*TEXT*

Two days we stayed there and each night we could hear a roaring sound from the sea. “It sounds like jet-skis,” I said, knowing that a surf comp was on about five kms away, “but sometimes like herds of cows?”

“Cows on jet skis,” Matt concluded satisfactorily, but journeying north we came across the source, a huge rock out to sea that was crammed with sea-lions, the fat bastards simply shouting as much as they can at the sky, the water, each other; pretty cool unless you live close by. We’d actually heard a chap lose it and start bellowing back at them the night before but what? What can you really do shouting at 100 sea-lions. If you spoke porpoise then maybe…Next up was a cool church made out of a massive rock and a hundred miles of mostly nice coastline but a whole new breed of super mosquitoes that are just too fast to catch and leave me with bites that feel like gunshot wounds. Nice.

*STORED ROWS*
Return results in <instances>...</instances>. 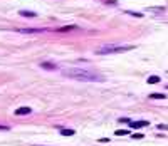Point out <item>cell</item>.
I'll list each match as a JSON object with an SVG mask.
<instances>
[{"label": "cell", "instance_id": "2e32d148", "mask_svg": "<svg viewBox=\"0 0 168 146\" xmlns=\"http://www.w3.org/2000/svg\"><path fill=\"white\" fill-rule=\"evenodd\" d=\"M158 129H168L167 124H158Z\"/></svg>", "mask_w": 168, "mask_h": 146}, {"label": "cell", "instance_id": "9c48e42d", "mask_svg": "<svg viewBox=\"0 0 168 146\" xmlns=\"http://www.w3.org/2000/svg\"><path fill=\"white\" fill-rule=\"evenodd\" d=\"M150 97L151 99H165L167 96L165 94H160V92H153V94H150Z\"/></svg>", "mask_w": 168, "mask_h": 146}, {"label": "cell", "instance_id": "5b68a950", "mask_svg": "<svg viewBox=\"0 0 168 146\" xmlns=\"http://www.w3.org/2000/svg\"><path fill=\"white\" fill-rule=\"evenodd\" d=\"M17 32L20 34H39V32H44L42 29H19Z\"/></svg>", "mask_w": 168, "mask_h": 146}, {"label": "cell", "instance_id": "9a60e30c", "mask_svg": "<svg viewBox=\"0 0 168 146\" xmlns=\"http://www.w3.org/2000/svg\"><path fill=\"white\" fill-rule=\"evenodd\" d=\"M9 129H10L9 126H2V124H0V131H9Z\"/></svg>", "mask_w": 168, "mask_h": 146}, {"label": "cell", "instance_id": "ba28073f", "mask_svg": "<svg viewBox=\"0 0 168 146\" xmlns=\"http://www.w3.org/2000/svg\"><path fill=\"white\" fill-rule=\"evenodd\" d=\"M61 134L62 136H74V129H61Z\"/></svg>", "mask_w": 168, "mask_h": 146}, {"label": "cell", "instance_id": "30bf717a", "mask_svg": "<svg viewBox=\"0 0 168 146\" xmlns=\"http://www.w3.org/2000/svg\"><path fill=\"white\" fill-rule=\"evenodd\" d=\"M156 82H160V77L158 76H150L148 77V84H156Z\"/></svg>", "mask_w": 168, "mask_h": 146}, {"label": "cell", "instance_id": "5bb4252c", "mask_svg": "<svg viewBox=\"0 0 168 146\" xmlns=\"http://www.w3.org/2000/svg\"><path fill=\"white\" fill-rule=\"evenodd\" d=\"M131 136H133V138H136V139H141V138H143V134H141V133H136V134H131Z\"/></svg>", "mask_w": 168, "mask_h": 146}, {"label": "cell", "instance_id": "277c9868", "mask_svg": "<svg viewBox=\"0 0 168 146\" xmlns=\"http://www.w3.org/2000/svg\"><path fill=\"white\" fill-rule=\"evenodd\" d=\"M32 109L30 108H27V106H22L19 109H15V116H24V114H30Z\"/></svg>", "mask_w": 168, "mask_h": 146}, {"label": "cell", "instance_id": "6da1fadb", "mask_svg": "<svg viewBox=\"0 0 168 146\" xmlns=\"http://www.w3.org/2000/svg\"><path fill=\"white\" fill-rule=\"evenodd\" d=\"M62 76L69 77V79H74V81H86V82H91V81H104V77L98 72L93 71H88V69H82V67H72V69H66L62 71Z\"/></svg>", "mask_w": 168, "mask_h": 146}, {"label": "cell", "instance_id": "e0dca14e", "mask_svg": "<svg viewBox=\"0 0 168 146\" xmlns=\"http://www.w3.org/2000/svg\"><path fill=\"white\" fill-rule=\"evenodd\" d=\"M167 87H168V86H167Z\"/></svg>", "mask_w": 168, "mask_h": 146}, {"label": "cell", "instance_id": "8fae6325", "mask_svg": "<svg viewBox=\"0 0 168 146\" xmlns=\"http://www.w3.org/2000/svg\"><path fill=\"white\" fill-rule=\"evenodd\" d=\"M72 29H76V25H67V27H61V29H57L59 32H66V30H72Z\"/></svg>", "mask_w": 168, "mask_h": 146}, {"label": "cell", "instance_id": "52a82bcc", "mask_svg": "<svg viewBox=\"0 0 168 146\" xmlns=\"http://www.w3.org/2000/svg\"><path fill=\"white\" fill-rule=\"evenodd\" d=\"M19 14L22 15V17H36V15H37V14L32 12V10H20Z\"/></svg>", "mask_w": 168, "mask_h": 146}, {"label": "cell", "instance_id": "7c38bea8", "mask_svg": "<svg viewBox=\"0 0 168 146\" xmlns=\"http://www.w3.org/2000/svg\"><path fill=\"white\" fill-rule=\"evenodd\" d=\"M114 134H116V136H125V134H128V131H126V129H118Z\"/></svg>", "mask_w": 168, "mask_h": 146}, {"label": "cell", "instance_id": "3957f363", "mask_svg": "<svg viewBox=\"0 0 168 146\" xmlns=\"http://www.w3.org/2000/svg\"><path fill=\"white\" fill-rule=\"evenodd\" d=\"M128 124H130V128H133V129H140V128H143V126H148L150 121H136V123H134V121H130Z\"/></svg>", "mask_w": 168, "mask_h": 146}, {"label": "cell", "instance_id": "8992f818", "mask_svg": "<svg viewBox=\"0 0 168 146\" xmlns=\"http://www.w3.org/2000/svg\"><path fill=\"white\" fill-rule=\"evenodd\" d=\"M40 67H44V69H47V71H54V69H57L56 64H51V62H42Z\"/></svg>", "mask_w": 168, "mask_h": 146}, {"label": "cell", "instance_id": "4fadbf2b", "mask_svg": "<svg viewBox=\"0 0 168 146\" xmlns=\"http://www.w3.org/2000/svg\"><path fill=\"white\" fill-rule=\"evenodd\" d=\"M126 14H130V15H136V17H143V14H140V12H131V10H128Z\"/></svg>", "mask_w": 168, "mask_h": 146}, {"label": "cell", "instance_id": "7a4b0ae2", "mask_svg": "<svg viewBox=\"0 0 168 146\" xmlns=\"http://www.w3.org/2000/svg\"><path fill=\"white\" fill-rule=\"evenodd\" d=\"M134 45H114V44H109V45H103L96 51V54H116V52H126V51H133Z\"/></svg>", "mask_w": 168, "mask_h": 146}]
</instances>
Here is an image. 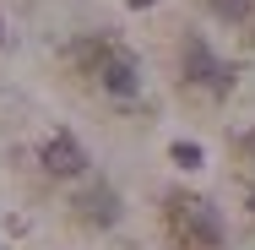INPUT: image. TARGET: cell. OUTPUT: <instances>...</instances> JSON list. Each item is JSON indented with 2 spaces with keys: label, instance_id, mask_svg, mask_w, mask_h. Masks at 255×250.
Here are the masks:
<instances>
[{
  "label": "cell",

*WHAT THIS TASK INVOLVES*
Answer these questions from the travel account:
1. How far away was the surf competition?
2. What was the huge rock out to sea crammed with?
3. What was the church made out of?

*PROBLEM SOLUTION*
1. About five kms away.
2. Sea-lions.
3. A massive rock.